Sweet Sounds of Success
From childhood Cajetan Dias displayed a precocious talent for music
Cajetan Dias describes himself as a music programmer and a music arranger of Kannada film industry. He has been nominated for the best music arranger award as well as best music composer of the year 2014 for the Global Konkani music awards 2015.
His typical day involves 15 to 16 hours of music – teaching, arranging, composing and conducting. “Music is my life; it has no language, only notes”, he told Karnataka Today.
Hailing from Honnavar, the sleepy port town on western coast, Dias cut his teeth on music scene in Mangalore at the age of 15. He has always been interested in music and dance. He said he had never recognized he had what it takes to make it big in the field of music.
"I owe it to the priest of the church where I used to sing in the choir. He pushed me into the field of music," Dias said.
In 2002 he graduated from the Sandesha School of Arts in Mangaluru with a degree (BA) in Western classical music and Bharatanatyam. His family supported him fully when he chose his vocation.
From his childhood he displayed a precocious talent for music. At 18 he composed music for the Konkani devotional album Vandan Tukha Somiya and Mandd Sobhan’s, Hason Gavun Kheluiam. There was no looking back after that. He went on to provide music for several Konkani and Kannada albums, winning laurels along the way.
His Sandalwood break came when he had gone to Bangalore for a recording and chanced upon Hamsalekha, a noted music director of over 400 movies.
“My musical arrangement impressed him and he invited me to work for him as associate music director and arranger. I grabbed the opportunity. I earned his confidence with my focus on quality…In the last seven years we have completed about 40 movies together, working day and night,” Dias beamed.
So far he has worked as an associate music director, arranger and keyboard programmer for over 100 movies.

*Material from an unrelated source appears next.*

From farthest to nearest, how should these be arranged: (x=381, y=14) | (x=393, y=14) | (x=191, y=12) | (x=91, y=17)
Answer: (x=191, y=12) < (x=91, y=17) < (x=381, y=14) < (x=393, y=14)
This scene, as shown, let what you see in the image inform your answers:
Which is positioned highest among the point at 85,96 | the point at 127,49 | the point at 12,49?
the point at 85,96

It was a proud moment for him when Hamsalekha’s Mukha Putahad won Film fare award. Other notable films for which he had worked as music arranger were: Nenapiralli, Din Dhina Din, Nagabharana’s Kallaralli Hoovagi Hoonganasu, Gunavanta, Tavarina Siri, Anna Tangi, Pandavaru, Beru (music by Pravin Godkhindi),Onde Ondu Sari (music by M Rajesh)

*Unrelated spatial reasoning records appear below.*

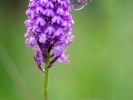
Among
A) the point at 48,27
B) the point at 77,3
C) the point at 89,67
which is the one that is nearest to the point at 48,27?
the point at 48,27

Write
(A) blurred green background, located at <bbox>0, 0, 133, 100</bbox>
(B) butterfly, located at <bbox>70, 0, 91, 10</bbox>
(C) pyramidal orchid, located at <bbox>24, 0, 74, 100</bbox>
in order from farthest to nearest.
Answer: (A) blurred green background, located at <bbox>0, 0, 133, 100</bbox>
(B) butterfly, located at <bbox>70, 0, 91, 10</bbox>
(C) pyramidal orchid, located at <bbox>24, 0, 74, 100</bbox>

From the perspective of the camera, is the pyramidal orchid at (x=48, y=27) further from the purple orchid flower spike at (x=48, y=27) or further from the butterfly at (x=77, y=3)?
the butterfly at (x=77, y=3)

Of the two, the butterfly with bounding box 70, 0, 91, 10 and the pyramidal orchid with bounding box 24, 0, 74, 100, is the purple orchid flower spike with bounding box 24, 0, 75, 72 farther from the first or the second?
the butterfly with bounding box 70, 0, 91, 10

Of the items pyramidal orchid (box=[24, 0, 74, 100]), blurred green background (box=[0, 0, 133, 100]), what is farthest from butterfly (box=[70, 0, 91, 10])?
blurred green background (box=[0, 0, 133, 100])

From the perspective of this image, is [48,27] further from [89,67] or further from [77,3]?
[89,67]

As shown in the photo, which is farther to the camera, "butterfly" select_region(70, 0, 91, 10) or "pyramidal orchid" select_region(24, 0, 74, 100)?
"butterfly" select_region(70, 0, 91, 10)

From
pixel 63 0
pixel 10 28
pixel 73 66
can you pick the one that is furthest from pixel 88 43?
pixel 63 0
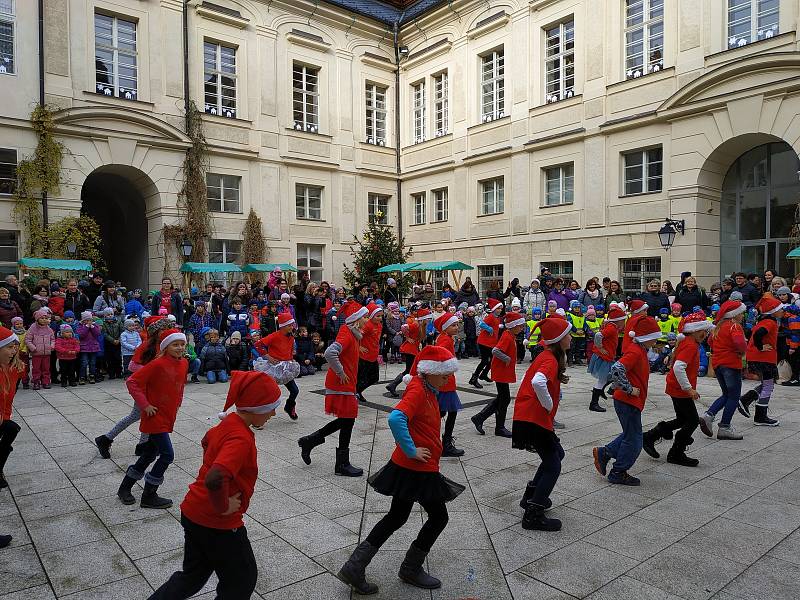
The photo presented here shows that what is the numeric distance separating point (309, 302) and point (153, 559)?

He is a versatile music arranger who has handled various genres: Indian classical, Western classical, string sessions, church harmony’s pop music and folk. He provides music for albums, movies, TV serials and shows and festive occasions.
His discipline and work style are admirable: he always works to a deadline. Asked about the use of technology in the music industry, he said: “Technology is changing the music industry rapidly and we need to upgrade ourselves. At one time legendary composers were working when recording used to be done with live orchestra.”

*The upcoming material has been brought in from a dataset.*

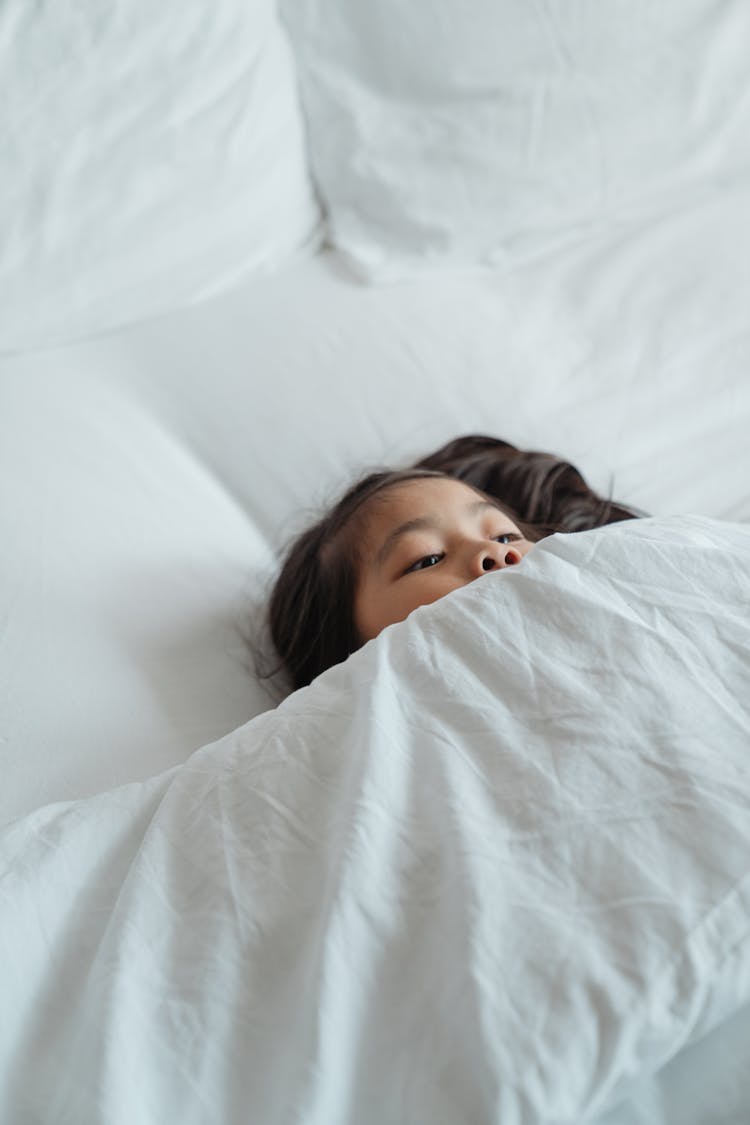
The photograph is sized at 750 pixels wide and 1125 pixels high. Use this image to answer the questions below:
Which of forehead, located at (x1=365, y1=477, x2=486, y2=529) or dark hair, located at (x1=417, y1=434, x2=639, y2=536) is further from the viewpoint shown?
dark hair, located at (x1=417, y1=434, x2=639, y2=536)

To the layperson, arranging music and directing music are one and the same. But Dias explained: “Music arrangement involves arrangement of sounds of musical instruments in a song recording. Music must be arranged according to the demands of the composer. Ultimately, creativity and knowledge ofmusic are vital and the quality of melody depends on how the music is arranged.”
Why did he choose to stay as a music arranger and not aspire to become a full-fledged music director?
“Music direction depends on brand value and ambition. Fresh talent rarely gets a chance in this business. The quality of work I do is more satisfying to me than jumping the gun. I feel I am as good, if not better than most musicians in the industry and my time will come," he observed.
Teaching is his first love
Diasgreatly enjoys teaching music and has a good rapport with his students. He is one of the faculty members at L Subramaniam Music Academy and Hamsalekha Music Academy. He also devotes a lot of time to teaching music at home: students come to him from far and wide to learn music. He runs his own music studio at home.
As an achiever in his in his chosen field what is his advice to youngsters and wannabe music arrangers? “Learn the basics well and work hard to realize your full potential. While not neglecting what is in hand, be prepared to grab opportunities with both hands. Success does not depend on what we get, rather what we do of what we get. There are no short cuts to it”.